Der Bericht stellt fest, dass sich das Risiko einer Verschlechterung der japanischen Haushaltslage verringern würde, wenn die Takaichi-Regierung ihre expansive Fiskalpolitik schrittweise anpasst, und der Aufwärtsdruck auf die Rendite 10-jähriger JGBs entsprechend nachlassen würde.
Anstieg der JGB-Renditen könnte globale Finanzmärkte erschüttern und den KI-Boom abkühlen
Das Nomura Research Institute warnt, dass die potenziellen Auswirkungen des von Japan ausgehenden globalen Anstiegs der langfristigen Zinsen auf Wirtschaft und Finanzsystem nicht unterschätzt werden dürfen.
Auf makroökonomischer Ebene wird der Anstieg der langfristigen Zinsen die Zinsausgaben der Regierungen erhöhen und möglicherweise eine negative Spirale aus „fiskalischer Verschlechterung – Renditeanstieg“ auslösen, während gleichzeitig der Marktwert von Anleihen in den Portfolios der Finanzinstitute sinkt und die Stabilität ihrer Bilanzen gefährdet wird.Darüber hinaus wird der Zinsanstieg die Preise von Risikoanlagen wie Immobilien und Aktien belasten.
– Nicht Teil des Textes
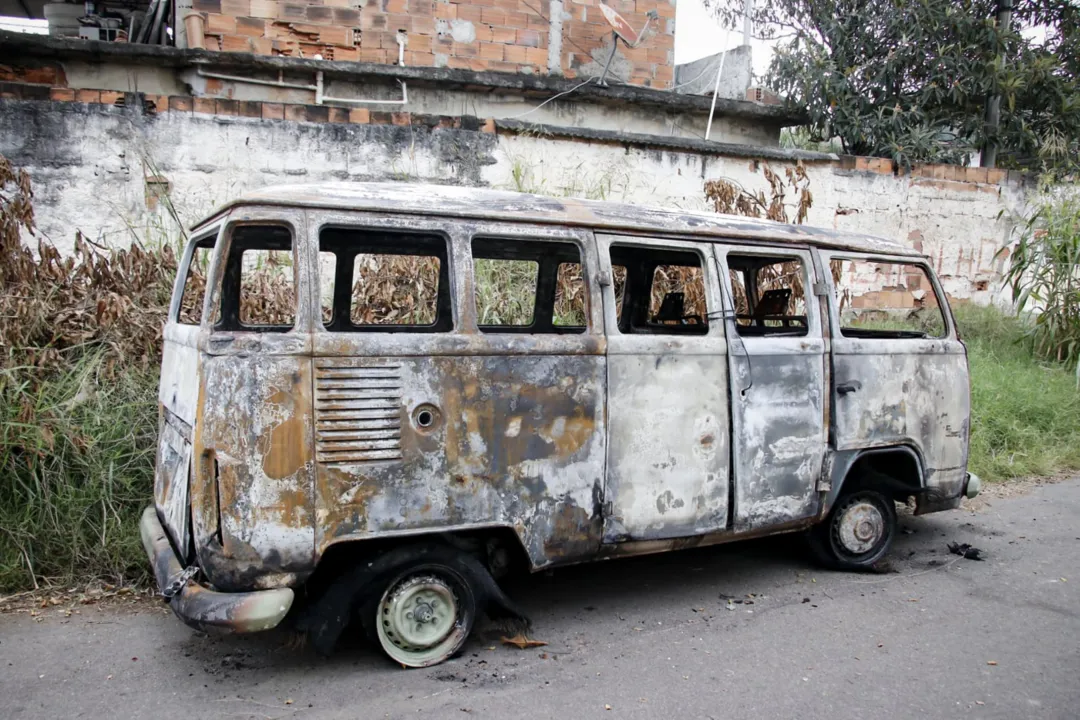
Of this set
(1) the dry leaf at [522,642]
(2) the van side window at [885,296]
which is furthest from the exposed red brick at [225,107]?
(2) the van side window at [885,296]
Besonders beachtenswert sind Technologie- und KI-bezogene Aktien. Diese Anlageklasse reagiert besonders empfindlich auf Zinserhöhungen. Takahide Kiuchi weist in dem Bericht darauf hin, dass ein anhaltender, von Japan ausgehender Anstieg der langfristigen Zinsen eine Abkühlung des KI-Booms an den Aktienmärkten auslösen könnte. Ein Rückgang der Kurse KI-bezogener Aktien würde die Fähigkeit der betroffenen Unternehmen weiter schwächen, über Eigen- oder Fremdkapitalfinanzierung große Investitionssummen aufzubringen, und damit die Expansion der physischen Investitionen in die KI-Infrastruktur bremsen.
„Dies könnte nicht nur eine allmähliche Abkühlung der globalen Wirtschaftstätigkeit bedeuten, sondern möglicherweise eine plötzliche wirtschaftliche Verlangsamung auslösen“, heißt es in dem Bericht. Das Nomura Research Institute ist der Ansicht, dass dies teilweise erklärt, warum die Trump-Regierung zu ungewöhnlichen direkten Interventionen gegriffen hat, um Japan von einem politischen Kurs abzubringen, der den Yen weiter schwächen und die langfristigen Renditen weiter in die Höhe treiben könnte.